Machado recalls that these workers were also not prioritized in the vaccination against Covid. “The vaccination took place much later for the stretcher workers at the hospitals, the cleaning, cleaning, disinfection staff, family health agents. Some categories had to file injunctions to receive the vaccine because they were not considered health and much less essential.”

The survey results were presented in a live last Thursday night (23) to the two largest representative confederations of public and private health workers, the CNTSS and CNTS.

For Benedito Augusto, president of the CNTSS (National Confederation of Social Security Workers), the research draws attention to the race and gender of workers. “We have the health slave quarters [com mulheres pretas sendo a maioria desse contingente]. This research shows the face and soul of health working conditions in the country.”, he stated.

He states that, in conversations with workers from São Paulo about working conditions in the pandemic, the main demand was not a wage claim. “They were afraid of dying, of taking death home. These people feel dehumanized, they want to be seen in their citizenship.”

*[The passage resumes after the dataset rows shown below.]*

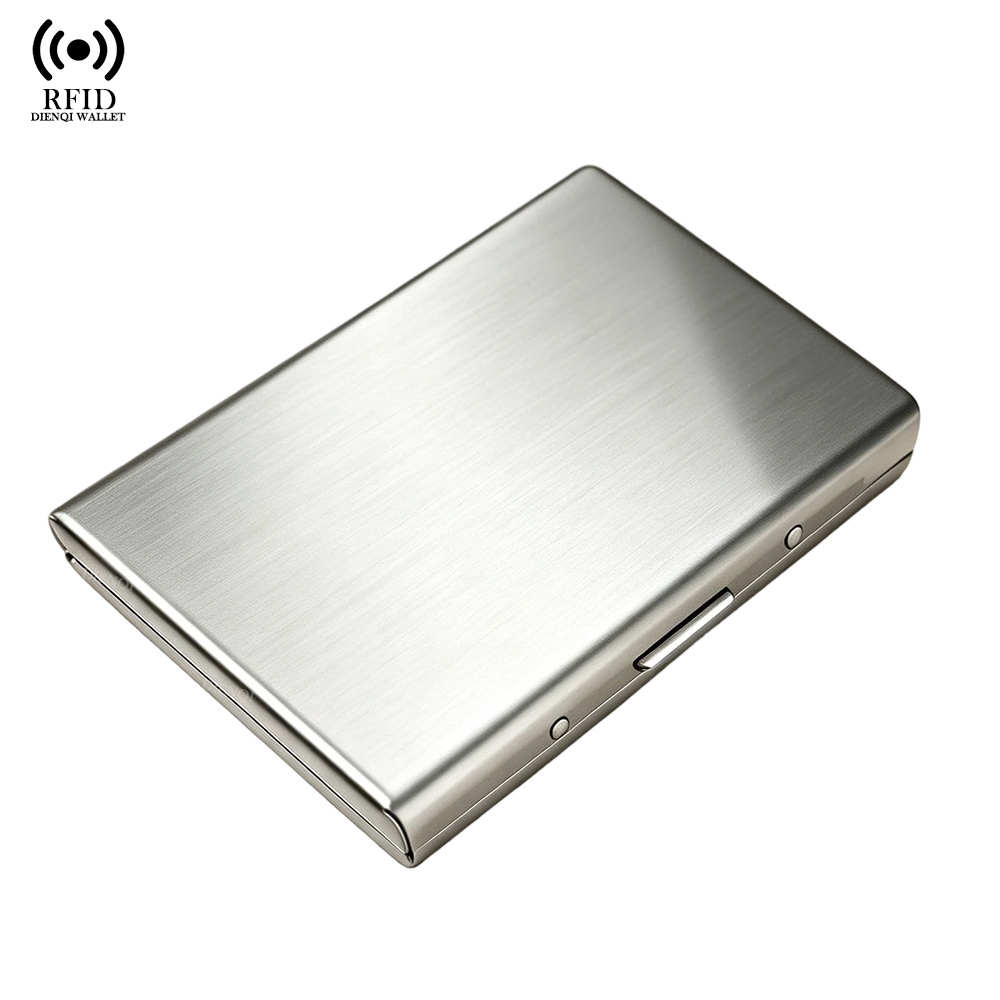 남성용 지갑 각인 지갑 카드 지갑 Rfid 지갑 남성용 - Index Card Holder 리뷰 및 가격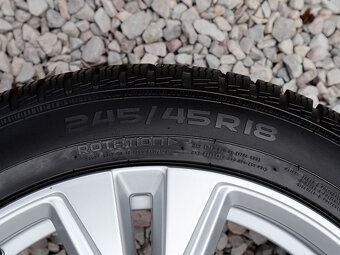 18" Alu kola = 5x108 = VOLVO V90 S90 – ZIMNÍ NOKIAN - 7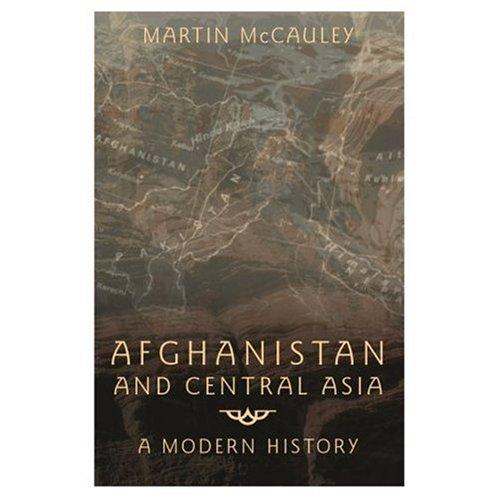 Afghanistan and Central Asia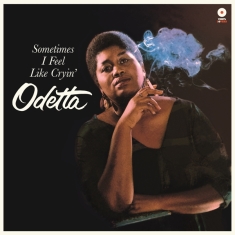 Odetta - Sometimes I Feel Like Cryin'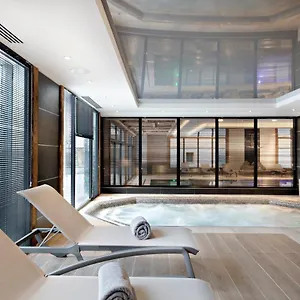 Mgm & Residences - Les D'alexane Hotel Samoëns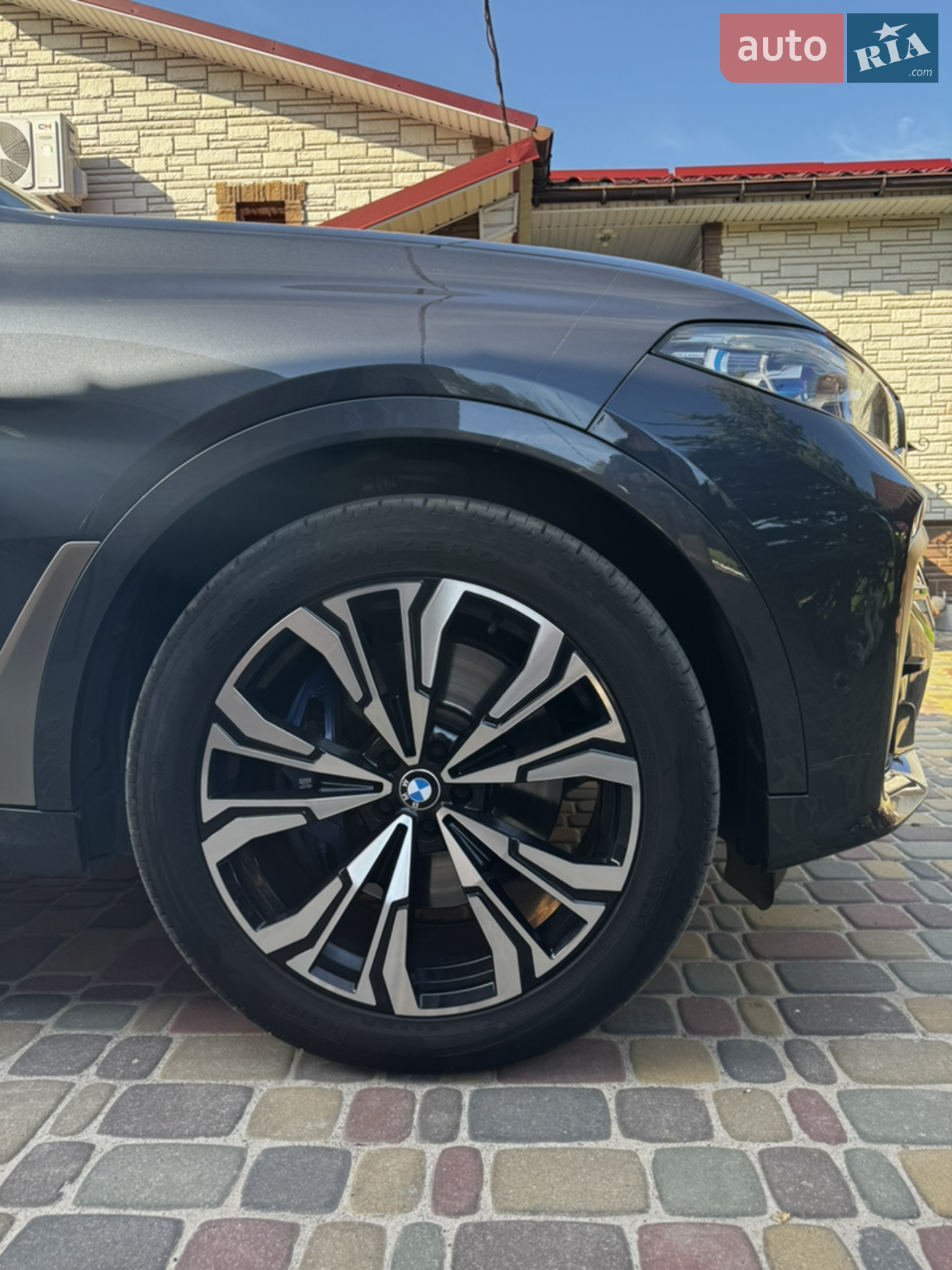 2019 BMW X7 - мініатюра 25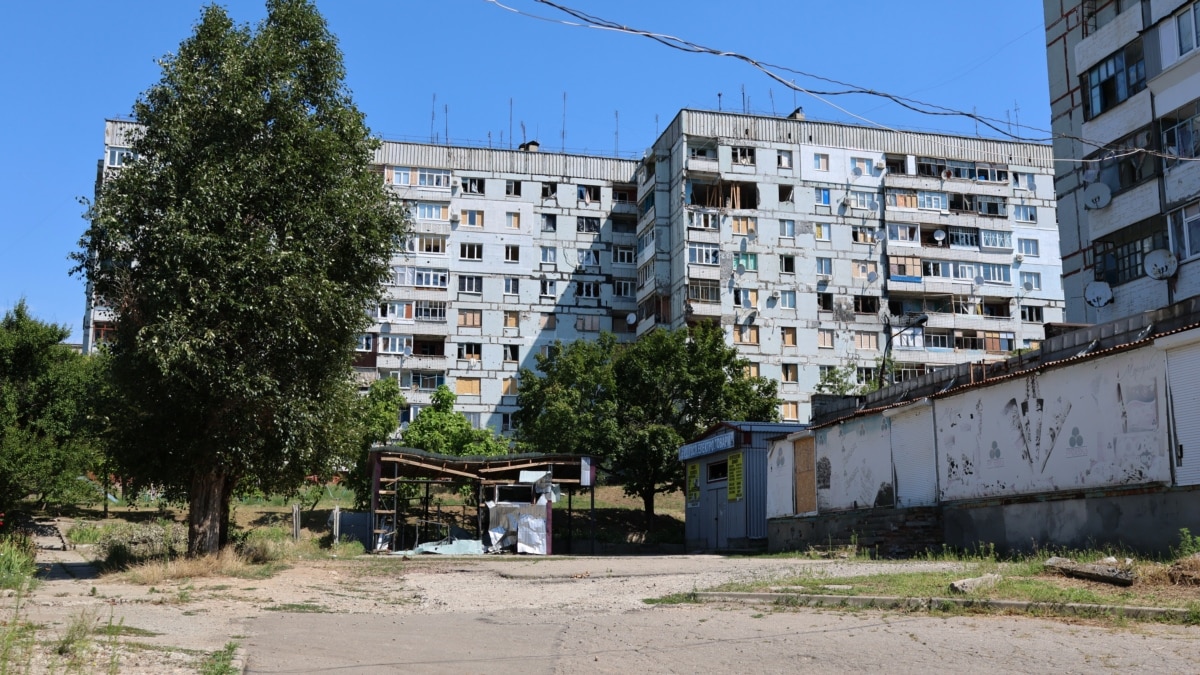 У Запоріжжі оголошена ракетна небезпека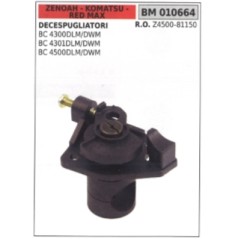 ZENOAH butterfly valve brushcutter BC4300DLM/DWM BC4301DLM/DWM Z4500-81150 | Newgardenstore.eu
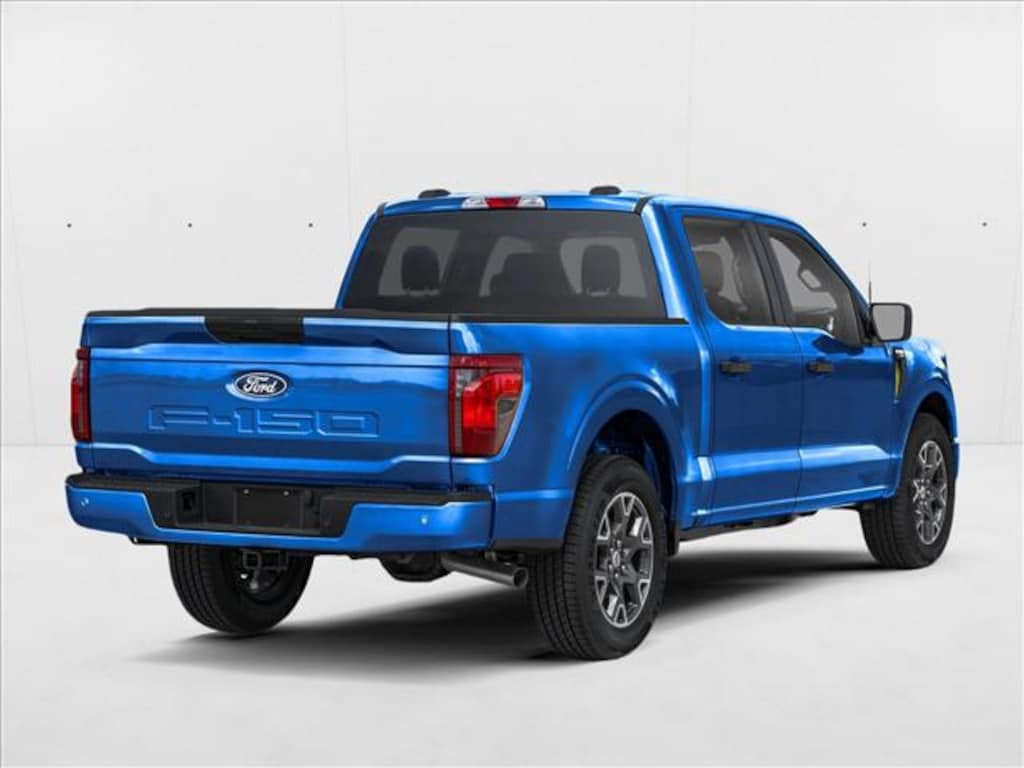 New 2026 Ford F-150 STX Truck SuperCrew Cab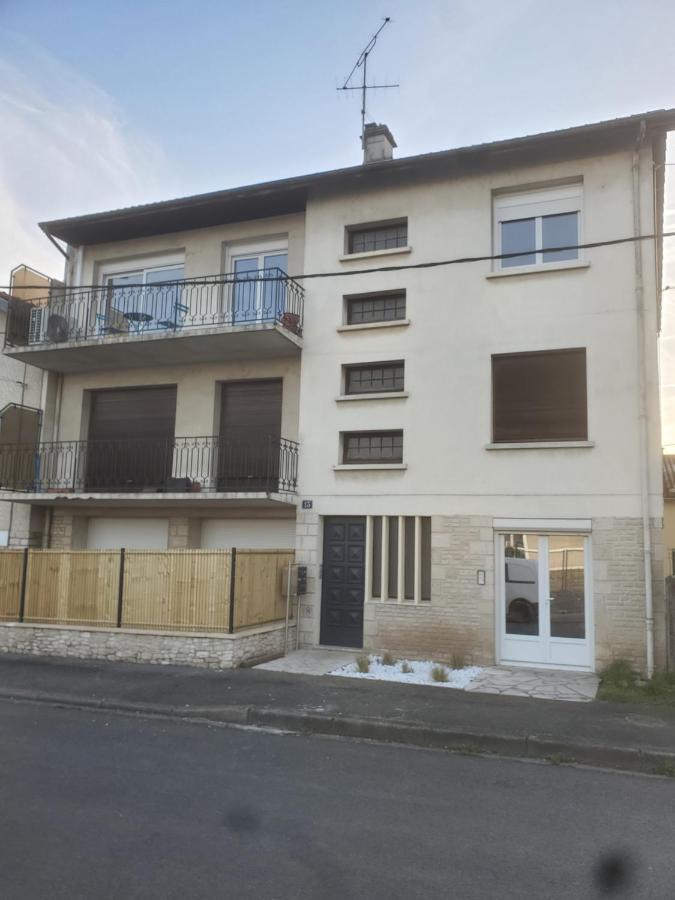 Apartmán Gasperi Brive-la-Gaillarde Exteriér fotografie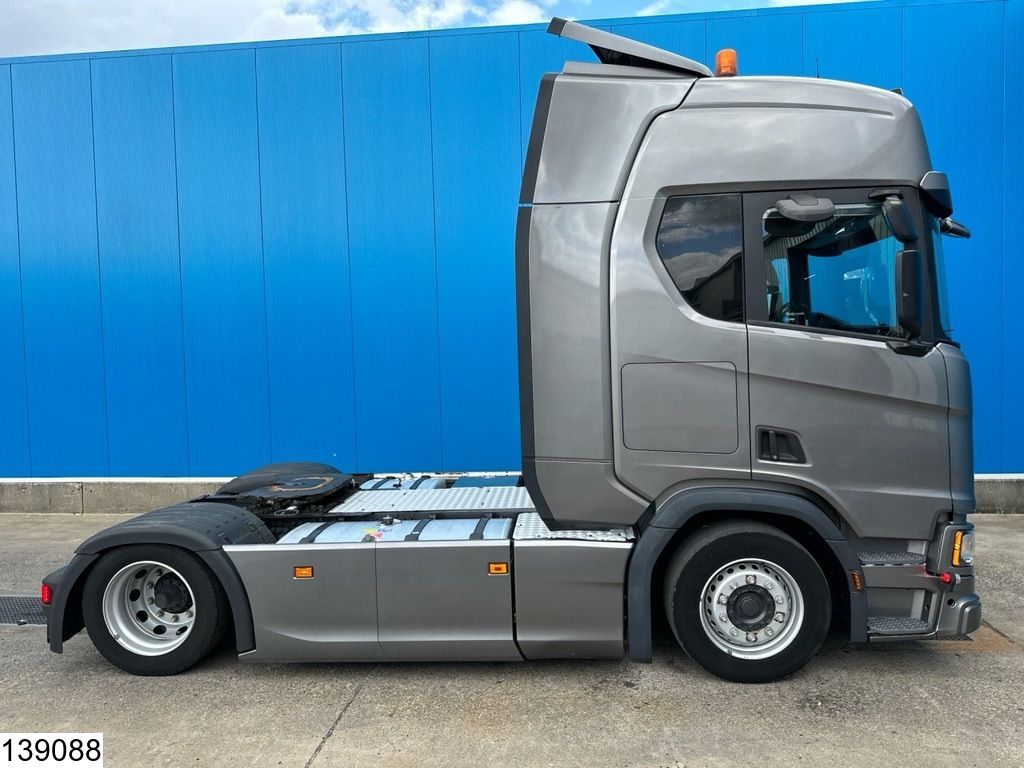 Scania R 450 EURO 6, Retarder, Standairco, ACC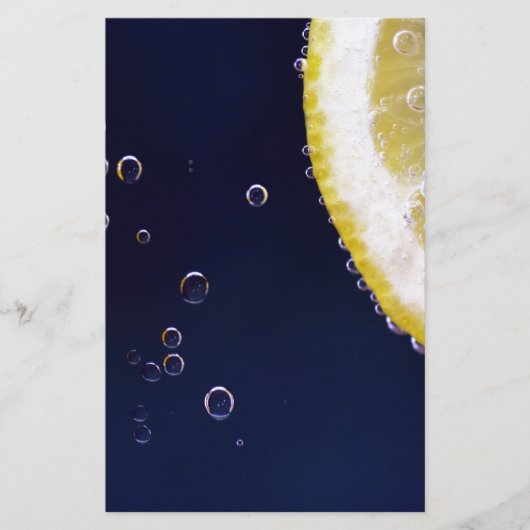 Lemon Briefpapier (Voorkant)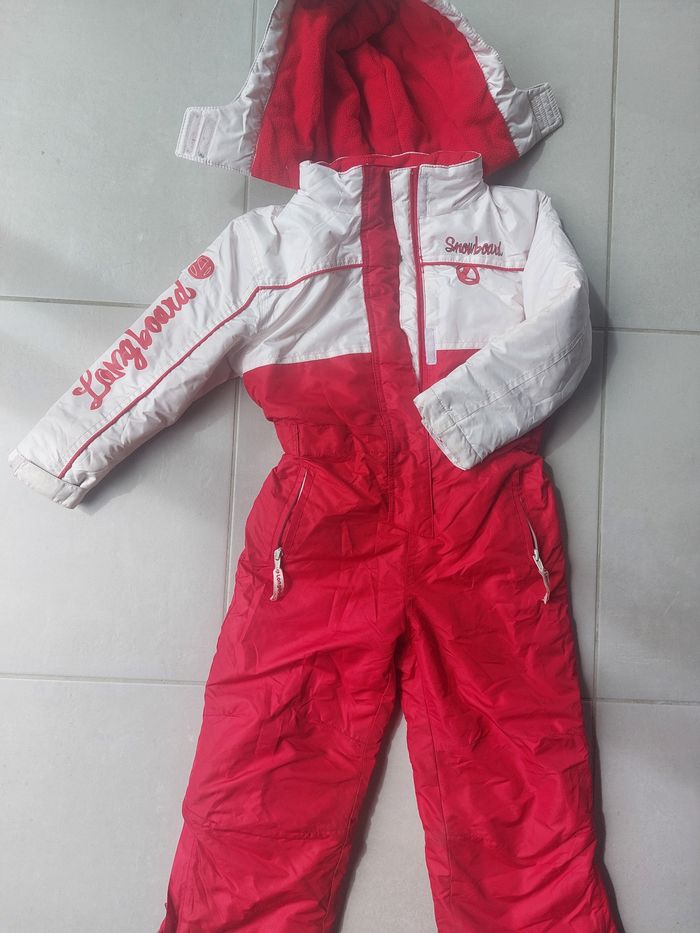 Combinaison de ski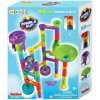 Teddies 23641 Guličková dráha plast 55 ks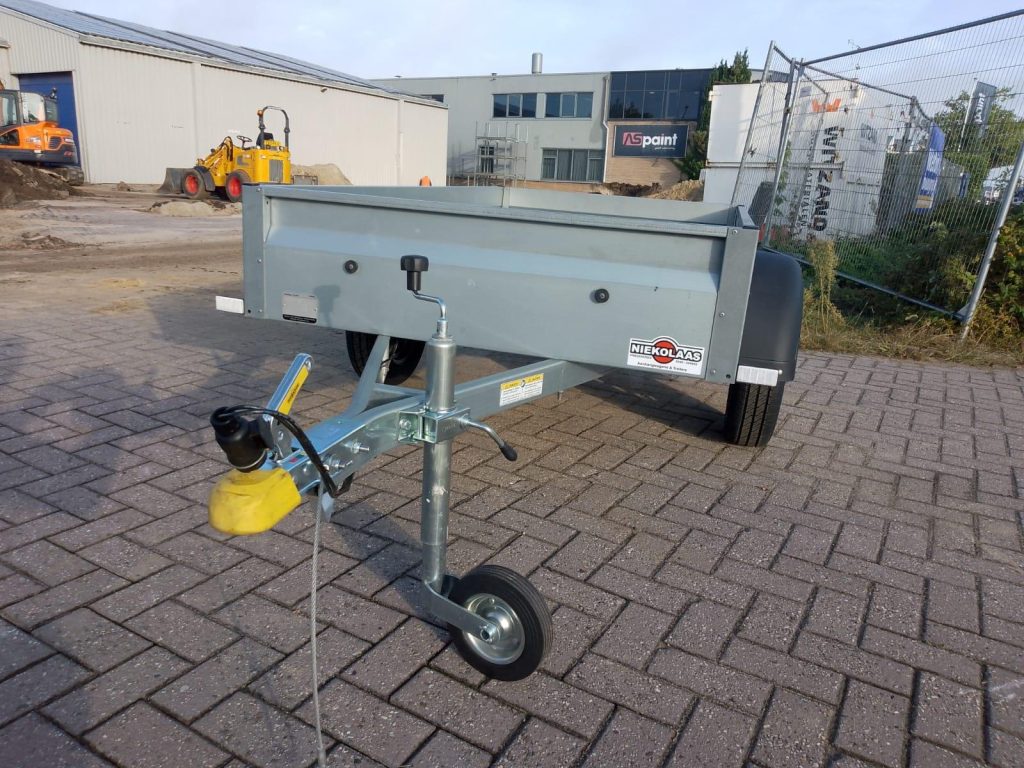 Humbaur Bakwagen | OP = OP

For Vandirlei Castagna, president of the CNTS (National Confederation of Health Workers), health managers, parliamentarians and the business sector need to protect the most vulnerable professionals and look more sensitively at the historical claims of the category.

He states that the research pointed to practices, such as the hierarchy in the use of PPE, which are inconceivable. “Some categories use PPE better than others. It can’t be that way. It’s everyone’s right regardless of their role.”

For Castagna, although the pandemic has brought more visibility and recognition by the population to health workers, this needs to be translated into concrete and objective acts.

In the perception of many health workers interviewed in the survey, the feeling is that there was no recognition of work during the health crisis by health managers. “The biggest lesson I learned from this pandemic was that the time we should have had the most professional support was the time we were most exploited,” said one of the interviewed burials.